Lighting temperature considerations for print evaluation?

I am setting up a color management workflow for fine art photos that includes monitor and printer/paper calibration, ambient light control and a print viewing area.
I'm having trouble deciding which temperature lighting to use in a print viewing area for evaluating the color of final prints. Some experts say 5000K (kelvin) lighting is ideal, others tout 4700K (D50) as ideal, while others like John Paul Caponigro say prints are best evaluated at the temperature lighting they are to be displayed at -- like 3500K.
That makes sense to me, but how do you get photos to print exactly how they appear on the monitor when the monitor is calibrated at the recommended 6500K, and the prints are evaluated under 3500K lighting? Or am I comparing apples & oranges here? Could anyone help clarify this for me? Thanks.

RichPate wrote:
Thanks Larry. Very interesting article. Andrew Rodney and others over at the Photo.net Digital Darkroom Forum have weighed in on the article and my original question.
Its all quite simple really, and the long posts over on PhotoNet seem to be making this all far more complex than it needs to be.
5000K (or for that matter any value provided in Kelvin) is a range of colors. This is why its useful when expressing a kelvin value to use Correlated Color Temperature (CCT) prior to any value. Many different colors correlate to the same numeric value. One light source that is said to be 5000K could produce a different color than another light source said to be 5000K. A Standard Illuminant, like D50 is at least a definition of a fixed, single color based on its Spectral Power Distribution(SPD). That doesn’t mean that someone specifying a light source or calibrating a display to D50 results in the product producing D50. In a prefect world this should be the case. Another issue is one can take the same instrument and two different calibration products and ask for D50 or worse (because its somewhat ambiguous, 5000K), calibrate the display and get differing results.

• _Recorded information_:
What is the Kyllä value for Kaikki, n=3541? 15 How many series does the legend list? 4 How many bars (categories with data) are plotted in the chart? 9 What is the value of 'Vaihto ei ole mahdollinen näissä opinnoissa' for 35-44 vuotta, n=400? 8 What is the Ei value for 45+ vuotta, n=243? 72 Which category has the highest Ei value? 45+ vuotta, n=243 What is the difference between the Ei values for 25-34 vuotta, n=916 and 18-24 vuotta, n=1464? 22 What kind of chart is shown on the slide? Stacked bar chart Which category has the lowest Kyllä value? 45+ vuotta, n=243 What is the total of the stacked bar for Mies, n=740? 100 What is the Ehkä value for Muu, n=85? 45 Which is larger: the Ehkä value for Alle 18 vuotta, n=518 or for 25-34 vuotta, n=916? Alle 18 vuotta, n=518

• _Requirement_: Write the next part of the forum thread about lighting temperature for judging prints, starting right after its last sentence. None of the lines above are needed for this.

• _Response area_:
Figure out what light source you will use to view the prints next to the display. Many are recommending CCT 3500K Solux bulbs. This can be used to view prints away from the display environment but that isn’t a rigid requirement. Your eyes will adapt to the conditions under which you view your prints either next to the display or 10 miles away. The goal is WYSIWYG in terms of the print and the display. That means you have to have this display in the environment where you view the prints. It means you have to calibrate the display and control the viewing environment of the print next to the display. If you select CCT 3500K Solux (or a Fluorescent GTI booth etc), you now need to set the calibration target values of your software for a display calibration and the resulting display profile. What are the right settings? One would assume that you would ask for a CCT 3500K white point in the software. That’s not likely going to work, again due to the CCT values here, the differences between the Fluorescent light (or maybe LED) display backlight and so forth. The right values are those that produce a visual match, period! 
The value may be D50 on an NEC SpectraView using their software. It might be CCT 6000K using EyeOne Match. It might be D55 using another type of display. Your Mileage May Vary. You have to enter various values until you result in a visual match. This is a reason why the better calibration products for displays allow one to insert an X/Y chromaticity value instead of relying just on a CCT or standard illuminant value.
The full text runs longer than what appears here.